Według Livescience, jeszcze niedawno gołębie wędrowne (Ectopistes migratorius), które ze względu na swoją liczebność bardziej przypominają chmury, latały z miejsca na miejsce. Jednak ludzie rozpoczęli komercyjne polowania na te ptaki w XIX wieku, a do 1914 roku całkowicie wyginęły.
"Gołębie wędrowne są żywym przykładem tego, jak szybko i skutecznie ludzie mogą zniszczyć nawet najbardziej powszechne gatunki" - czytamy w artykule.
Zwierzęta są również zaangażowane w wymieranie gatunków. Jednak w tym przypadku istnieje warunek - muszą one zostać przeniesione do siedliska, które nie jest dla nich typowe. I tu znów w grę wchodzi czynnik ludzki.
"Niektóre zwierzęta są zdolne do eksterminacji międzygatunkowej, jeśli ludzie umieszczą je w niewłaściwym miejscu, i stają się gatunkami inwazyjnymi, które powodują szkody środowiskowe lub gospodarcze w swoim nierodzimym środowisku. Na przykład pytony birmańskie (Python bivittatus) z Azji zjadają wszystko, co się rusza w rezerwacie przyrody Everglades na Florydzie (USA). Według Muzeum Historii Naturalnej Florydy, lokalna populacja pytonów rozpoczęła się jako zwierzęta domowe, które zostały wypuszczone lub uciekły" - przytaczają przykład autorzy artykułu.
Jak powiedział brytyjski profesor biologii Tim Blackburn w wywiadzie dla Livescience, najbardziej typowym przykładem gatunku inwazyjnego jest kot domowy.
"Koty przyczyniły się do wyginięcia dziesiątek gatunków ptaków" - powiedział.

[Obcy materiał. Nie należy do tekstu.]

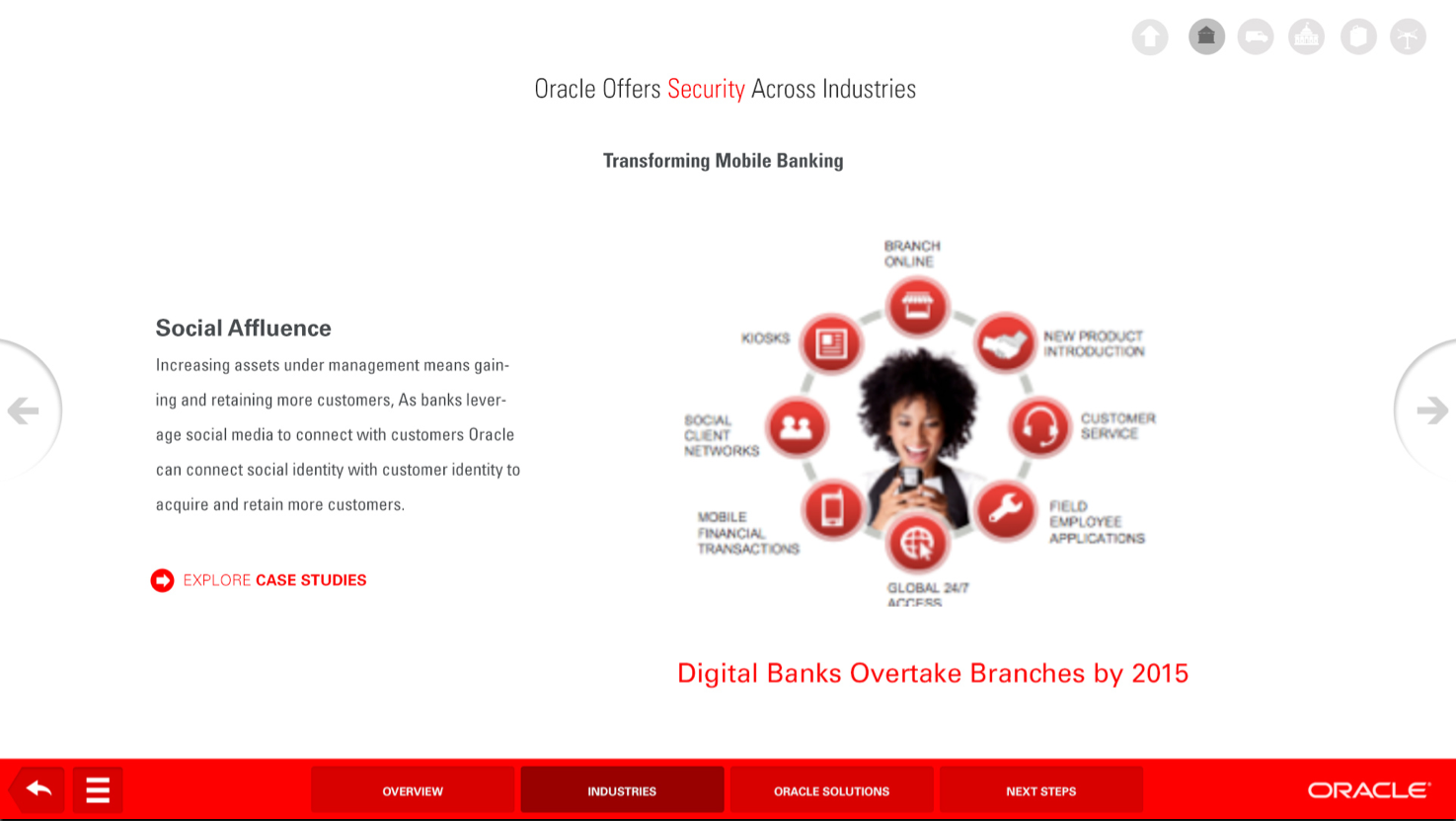 Oracle Offers Security Across Industries

Transforming Mobile Banking

Social Affluence

Increasing assets under management means gaining and retaining more customers, As banks leverage social media to connect with customers Oracle can connect social identity with customer identity to acquire and retain more customers.

EXPLORE CASE STUDIES

BRANCH ONLINE

NEW PRODUCT INTRODUCTION

CUSTOMER SERVICE

FIELD EMPLOYEE APPLICATIONS

GLOBAL 24/7 ACCESS

MOBILE FINANCIAL TRANSACTIONS

SOCIAL CLIENT NETWORKS

KIOSKS

Digital Banks Overtake Branches by 2015

OVERVIEW

INDUSTRIES

ORACLE SOLUTIONS

NEXT STEPS

ORACLE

Blackburn podał przykład zniknięcia wróbla z wyspy Stevensa (Traversia lyalli) w Nowej Zelandii. Uważa on, że ptaki zniknęły z powodu wprowadzonych tam kotów.
Zauważył również, że według American Bird Conservancy koty są bezpośrednią przyczyną śmierci wielu gatunków ptaków w USA i Kanadzie.
"Ludzie są odpowiedzialni za przemieszczanie się drapieżnych kotów i gigantycznych węży po całej planecie. Wszystko, co zrobią później, będzie naszą winą" - powiedział Blackburn.
Według profesora zwierzęta mają tendencję do naturalnego rozprzestrzeniania się na sąsiednich obszarach, gdzie gatunki są na ogół podobne i odpowiednio reagują na siebie nawzajem, więc nierówne kolizje zwykle nie występują, w przeciwieństwie do relokacji inicjowanej przez człowieka.
Naukowiec podkreślił, że nie zna żadnych przykładów naturalnych inwazji zwierząt, w których jeden gatunek wchłonął inny aż do całkowitego wyginięcia.
Według niego ludzie wyraźnie doprowadzają gatunki do wyginięcia poprzez działania takie jak nadmierne polowania, niszczenie środowiska i wprowadzanie gatunków inwazyjnych.
"Fakt, że skutki są tak dramatyczne, sam w sobie jest niemal przekonującym dowodem na to, że procesy te są rzeczywiste i bardzo różnią się od tego, co działo się wcześniej" - powiedział Blackburn.